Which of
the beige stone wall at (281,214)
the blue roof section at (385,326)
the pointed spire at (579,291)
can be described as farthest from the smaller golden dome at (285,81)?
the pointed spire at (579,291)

════════════════════

**What this task involves**: Please copy the material above, replacing "beige stone wall" with "tan stone wall" and leaving everything else unchanged.

**Answer to this task**:
Which of
the tan stone wall at (281,214)
the blue roof section at (385,326)
the pointed spire at (579,291)
can be described as farthest from the smaller golden dome at (285,81)?
the pointed spire at (579,291)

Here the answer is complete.